Conclusion – place in therapy

Since its regulatory approval more than 5 years ago, vismo has become an established treatment option for patients with advanced BCC in clinical practice. However, certain limitations of vismo treatment should be kept in mind. The inevitably occurring side effects of vismo lead to a significant rate of treatment discontinuation limiting overall drug exposure. Hence, long-term continuous treatment with vismo is not feasible in most patients. Clinical end points which may help to determine the optimal treatment duration (lifelong/continuous treatment vs treatment until best response) are lacking. Alternative dosing regimens, such as those investigated in the MIKIE trial,78 may improve tolerability and dose exposure potentially enhancing the drug’s therapeutic value.

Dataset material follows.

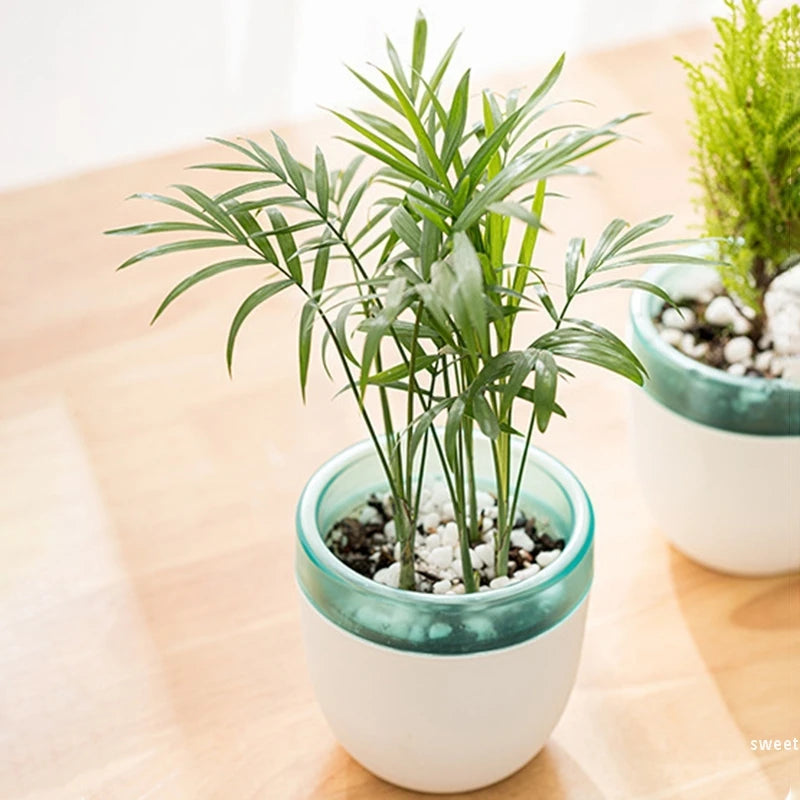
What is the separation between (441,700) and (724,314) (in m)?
0.54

Improved drug tolerability is particularly important in situations that require long-term treatment, for example, patients with the basal cell nevus syndrome who repeatedly develop multiple BCCs over decades.

In advanced BCC, in turn, neoadjuvant vismo treatment may be increasingly integrated into the multimodality therapeutic approach that is individually determined for every patient. This requires that the responses seen after neoadjuvant therapy in the VISMONEO trial80 prove to be durable and thorough, as development of skip lesions is conceivable with adjuvant vismo treatment and needs to be excluded. Alternative or adjunct to vismo therapy in advanced BCC, other systemic treatment approaches, such as PD-1- or PD-L1 antibody-based immunotherapy, may gain more and more importance as ongoing clinical trials progress.

Yet, clinicians should keep in mind that the vast majority of BCCs can be cured by relatively simple surgical or nonsurgical methods. These do also appear superior to systemic treatment with vismo or other hedgehog inhibitors in terms of cost-effectiveness, although comparative studies are missing. Skin cancer-screening programs and measures to raise the awareness of UV protection and skin cancer in the general population should enable early detection of most BCCs and hence avoid an increase in the absolute numbers of patients requiring systemic therapy for BCC in the future.

Disclosure

PK has received honoraria and travel grants from Roche unrelated to the present article. RL has received honoraria, travel grants and a research grant from Roche unrelated to the present article. The authors report no other conflicts of interest in this work.